INFORMATION SUPPLIED:
· · · · ·

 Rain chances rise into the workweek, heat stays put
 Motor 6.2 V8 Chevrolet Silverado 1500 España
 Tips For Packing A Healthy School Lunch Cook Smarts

· · · · ·

WHAT THIS TASK INVOLVES: Could you retype every line of the data exactly?

SOLUTION FOR THIS PROBLEM:
 Rain chances rise into the workweek, heat stays put
 Motor 6.2 V8 Chevrolet Silverado 1500 España
 Tips For Packing A Healthy School Lunch Cook Smarts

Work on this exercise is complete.